There is another counter which you can buy at either JoAnns or Michaels, you just click as you knit the rows, ever since I started knitting with circular I use mine all the time.


----------



## GrandmaJudy (Feb 2, 2011)

I invested in the electronic row counter that comes on a ribbon to be hung around the neck. It has 3 different "screens" so you can keep track of 3 different things as once. I think I bought this at KnitPicks but have seen it many places. . . . jj


----------



## kniitylou (Apr 14, 2011)

Hi my name is chris and i make stitch/row counters. I have about 15 to 20 or so sets left from my grand scheme to go to craft sales; I found out it is much more fun to be on the other side of the tables. If you are interested in a stitch counter please email me at [email protected] and I will send you one in the mail.


----------



## askem1728 (Mar 28, 2011)

as promised pic of cribbage board.
andrea from Canada


----------



## Sallyflymi (Mar 12, 2011)

i always use stitch holder and row counter. i use circles when i know something that needs to stay the same.


----------



## martin keith (Feb 25, 2011)

sidecargrammie said:


> I used to have the best row, stitch and pattern counter.
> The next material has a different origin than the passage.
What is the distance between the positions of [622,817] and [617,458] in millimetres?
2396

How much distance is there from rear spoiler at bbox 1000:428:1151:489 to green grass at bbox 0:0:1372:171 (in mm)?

It was on a small board and had pegs that you could move along as you proceeded with pattern. My Pups got a hold of it years ago and have been unable to locate or find another one. It was the best! I currently use the clicker type, or as others have said, a piece of paper and pencil/pen to keep track. Still on the lookout for the one I had years ago......


It sounds like a cribbage board


----------



## Elaine Ohs (Jan 27, 2011)

My goodness you are all so clever at saving money. Now I feel guilty about going out and spending about $20, as I remember. I have had it for years though and do use it all the time. It's called Stitch Counter Plus and is advertised in lots of the knitting magazines. It's black, has a screen like a calulater and hangs around your neck. The thing I like about it is that you can keep track of three different operations at the same time. You just click to advance the number.


----------



## Larraine11 (Apr 1, 2011)

Why not a small cribbage board?


----------



## deemail (Jan 25, 2011)

jennyb1 said:


> TammyK said:
> 
> 
> > lenorehf said:
> ...


my necklace is getting heavier! i put my cable needle on a necklace...guess i'll just have to add the counter! one person here suggested an abacus for both rows and repeats as they have different colored beads, so you can count more than one thing...sounded good but have not seen one in the dollar store yet....(the only place i shop anymore!!!)


----------



## Grannybear (Mar 29, 2011)

Thanks to all for the ideas on row counters. I did not know there was such a thing out there. I leave an extra long tail when I cast on then, when I reach the end of the round I either bring the tail to the front or back of the work so every bump represents 2 rows. When the project is finished I just slide the yarn out (it does not leave any tell-tale signs that it was ever there) and stitch it in as I would if I were joining mid row. It does waste a little yarn but it could be used to tuck in with the garment for repairs or to attach a button etc.


----------



## deemail (Jan 25, 2011)

love this! simple, there for seaming later, no waste....super idea!


----------



## mjs (Mar 3, 2011)

Grannybear said:


> Thanks to all for the ideas on row counters. I did not know there was such a thing out there. I leave an extra long tail when I cast on then, when I reach the end of the round I either bring the tail to the front or back of the work so every bump represents 2 rows. When the project is finished I just slide the yarn out (it does not leave any tell-tale signs that it was ever there) and stitch it in as I would if I were joining mid row. It does waste a little yarn but it could be used to tuck in with the garment for repairs or to attach a button etc.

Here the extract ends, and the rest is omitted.